Turning to NNSA’s fusion program, Fleischmann and Rep. Joe Morelle (D-NY) praised the recent historic fusion yield achieved by the National Ignition Facility, which is primarily a tool for studying weapons-relevant fusion dynamics without resorting to explosive tests.

Morelle noted the Biden administration has requested to pare back NNSA’s fusion program by 5% to $602 million and indicated he would push for a higher budget. Morelle’s district includes the program’s OMEGA Laser Facility, which is hosted by the University of Rochester.

Morelle also asked Granholm to comment on the need to upgrade the ICF program’s main facilities, saying they have not had major infrastructure improvements in decades and have estimated they will need around $650 million over the next five to 10 years in infrastructure sustainment funds.
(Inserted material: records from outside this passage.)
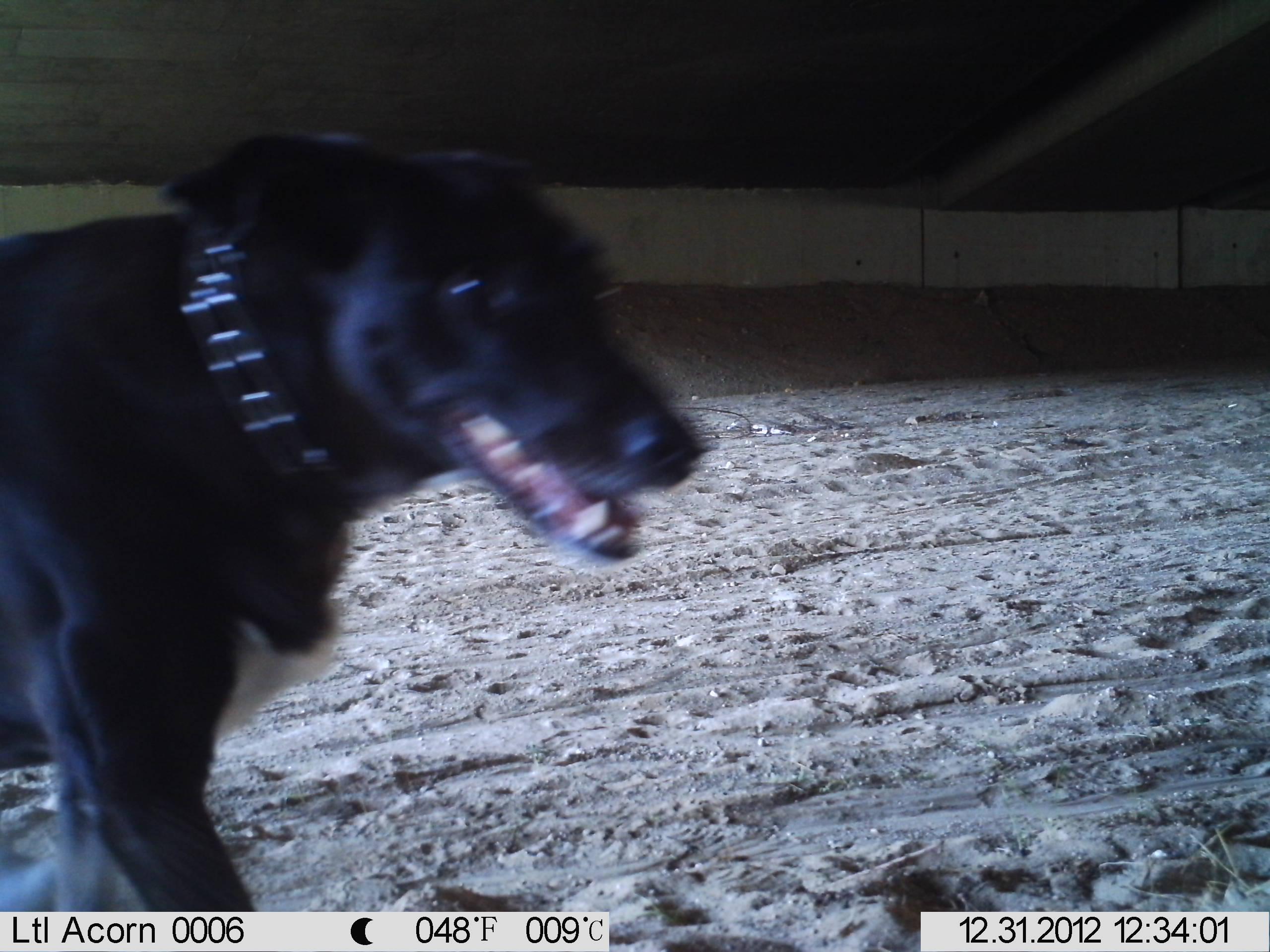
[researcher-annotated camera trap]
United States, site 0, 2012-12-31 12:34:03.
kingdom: Animalia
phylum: Chordata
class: Mammalia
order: Carnivora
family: Canidae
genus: Canis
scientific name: Canis familiaris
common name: domestic dog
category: dog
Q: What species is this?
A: Dog (domestic dog) (Canis familiaris).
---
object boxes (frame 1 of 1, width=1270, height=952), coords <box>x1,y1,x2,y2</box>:
dog: <box>3,113,703,912</box>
Granholm replied, “If we want to have, for example, a nuclear stockpile that is safe, secure, and effective, we have to upgrade these facilities. We have to upgrade them for just purely pragmatic reasons because many of them are falling apart, and we have to upgrade them if we want to attract the talent to be able to ensure that we have a workforce capable of the high level of knowledge that’s necessary to be able to sustain modernization activities.”

Republicans skeptical of creating new national lab

The administration has requested $35 million for EERE to begin planning to construct a national lab at a minority-serving educational institution, with the aim of drawing more people from diverse backgrounds into the energy R&D workforce. The idea represents an evolution of the administration’s earlier proposal to create a national lab that would be affiliated with a Historically Black College or University and focus on climate-related research.
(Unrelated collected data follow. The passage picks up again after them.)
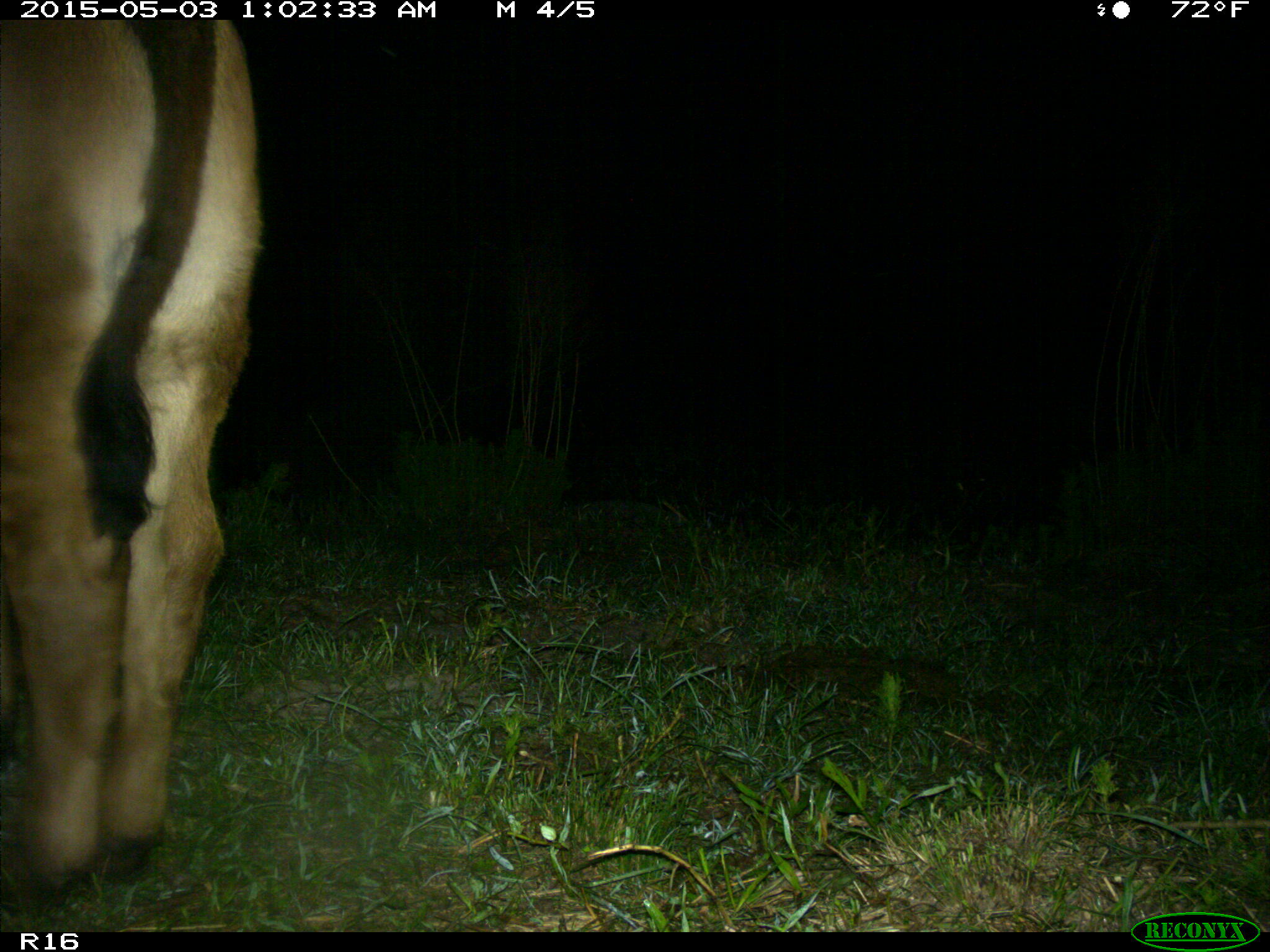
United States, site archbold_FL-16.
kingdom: Animalia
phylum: Chordata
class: Mammalia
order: Artiodactyla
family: Bovidae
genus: Bos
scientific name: Bos taurus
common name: domestic cow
Reps. Simpson and Stephanie Bice (R-OK) pressed Granholm to explain how the lab would be distinct from existing STEM workforce diversity efforts, with Simpson asking why EERE’s National Renewable Energy Lab could not accomplish the same sort of outreach and workforce development.

Granholm argued that physically co-locating a national lab with a minority-serving institution would make it more able to attract diverse talent, though she invited ideas on how such a lab should be structured.

“We want to have this discussion, we want to do it right. But we also want to make sure we tap into the talent that’s out there. And right now, we’re missing it,” she said.